No, ya sé que no te has olvidado por completo. Porque más de una vez, entre actividad y actividad te llega la imagen de este/a querido/a amigo/a y te estremeces. Tal vez cuando vas en el coche o cuando estás en la ducha o cuando intentas conciliar el sueño te acuerdas y dices: De mañana no pasa que le llame a ver cómo está.

Y aún así no llega ese mañana. ¿Por qué? ¿Porque eres mala persona? ¿Porque en realidad no quieres tanto a este/a amigo/a como pensabas? 

¡De ninguna manera! Es mucho más posible que NO SEPAS cómo gestionar las emociones que te produce esta nueva situación. Sabemos cómo celebrar un feliz cumpleaños, una boda o un nacimiento. Pero ante cualquier experiencia que amenace con la muerte –en cualquiera de sus presentaciones– nuestra sociedad occidental brilla por su analfabetismo emocional.

¿Qué decir a ese/a amigo/a enfermo/a? ¿Cómo consolar a quien atraviesa un proceso de duelo? 

Para estas preguntas tampoco hay respuestas prefabricadas. Cada situación es única y cada relación humana es particular. Pero rara vez me parece buena idea convencerse de que esa persona prefiere que no se le llame, que no se le pregunte cómo está o qué necesita y mucho menos cuando no lo ha pedido de manera explícita.

La tendencia es a alejarse, a cuidar no al amigo sino a los propios temores. 

Las defensas salen a proteger la ilusión de inmortalidad, de inmunidad, de control absoluto. El carácter se sitúa en primera fila y aporta todas las excusas necesarias para no tomar contacto. Pero aún así, de vez en cuando queda una rendija abierta que deja entrever el propio malestar ante el sufrimiento de quien queremos o de su posible pérdida.

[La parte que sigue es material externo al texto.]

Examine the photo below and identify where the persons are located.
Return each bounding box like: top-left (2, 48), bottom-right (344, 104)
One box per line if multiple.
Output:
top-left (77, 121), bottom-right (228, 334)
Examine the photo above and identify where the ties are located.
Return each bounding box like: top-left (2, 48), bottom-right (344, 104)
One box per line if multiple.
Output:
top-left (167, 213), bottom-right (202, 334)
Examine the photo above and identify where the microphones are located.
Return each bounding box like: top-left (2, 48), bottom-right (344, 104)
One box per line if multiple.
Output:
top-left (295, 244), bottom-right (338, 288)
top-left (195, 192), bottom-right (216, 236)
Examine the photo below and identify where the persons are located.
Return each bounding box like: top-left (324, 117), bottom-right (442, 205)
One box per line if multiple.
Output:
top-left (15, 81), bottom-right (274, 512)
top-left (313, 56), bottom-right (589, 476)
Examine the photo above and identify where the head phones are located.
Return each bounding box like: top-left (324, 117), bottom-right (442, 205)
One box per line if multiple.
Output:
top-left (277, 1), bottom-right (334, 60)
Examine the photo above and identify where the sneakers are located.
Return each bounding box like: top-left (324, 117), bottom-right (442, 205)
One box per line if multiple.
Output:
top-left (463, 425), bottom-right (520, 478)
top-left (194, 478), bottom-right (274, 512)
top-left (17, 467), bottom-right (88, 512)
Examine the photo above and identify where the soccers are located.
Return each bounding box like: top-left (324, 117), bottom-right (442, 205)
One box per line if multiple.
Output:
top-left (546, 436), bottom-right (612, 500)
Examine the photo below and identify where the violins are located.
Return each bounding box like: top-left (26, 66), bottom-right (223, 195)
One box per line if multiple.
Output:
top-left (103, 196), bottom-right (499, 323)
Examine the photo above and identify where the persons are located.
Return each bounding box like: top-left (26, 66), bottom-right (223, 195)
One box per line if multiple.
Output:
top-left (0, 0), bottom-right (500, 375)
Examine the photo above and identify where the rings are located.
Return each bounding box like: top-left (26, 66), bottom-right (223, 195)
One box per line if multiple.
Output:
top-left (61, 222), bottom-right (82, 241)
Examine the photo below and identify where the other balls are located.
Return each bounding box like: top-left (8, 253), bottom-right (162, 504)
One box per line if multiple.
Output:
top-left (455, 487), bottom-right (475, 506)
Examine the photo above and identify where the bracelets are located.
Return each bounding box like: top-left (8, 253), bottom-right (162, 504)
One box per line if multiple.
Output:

Respuestas no hay, fórmulas tampoco. Pero intuyo que todo es más simple de lo que parece. Si pudimos pasar tanto tiempo riendo, conversando, creciendo juntos, también podríamos llorar, permanecer a su lado en silencio, apoyar… si la coraza no lo impidiera, claro está (Ver: La Coraza Caracterial y Muscular).

Negar la situación sólo aporta un alivio momentáneo. Pretender animar y animarse diciendo que no será para tanto o dedicándose a dar discursos sobre dietas y formas de vida nuevas, sólo ayudará a renunciar a la oportunidad de compartir el mucho o poco tiempo que quede.

Sinceridad parece ser mejor idea. Presencia una manera de aprender juntos a vivir lo que los nuevos acontecimientos traen. 

Compartir temores, crear actividades lúdicas que alivien los dolores, disfrutar del contacto emocional y corporal tiene más sentido y se parece más a la amistad y al amor. Estar presentes en la enfermedad o en la inminente posibilidad de muerte del/la amigo/a, así  como en los diferentes cambios que vienen en forma de tragedia o drama, es tan valioso como haber compartido los mejores momentos.

Que los miedos no te roben la oportunidad de abrazar a tus amigos en los momentos en que más te necesitan

Un comentario en “En las Buenas y… en las Malas

  1. My acertado el término “analfabetismo emocional”. Yo a menudo siento la falta de práctica a la hora de expresar lo importante, lo que sientes con intensidad con esa persona, sea agradecimiento, enfado, amor…Una cosa que me funciona es pararme a sentir lo que siento y respirarlo. Otra, cultivar la confianza de que la vida va a propiciar ese encuantro para poder expresar lo sentido. Otra, decidirme a llamarla por teléfono e intentar expresar lo que siento…es en el uso, en la práctica, donde se aprende.

Y tú... ¿Qué piensas?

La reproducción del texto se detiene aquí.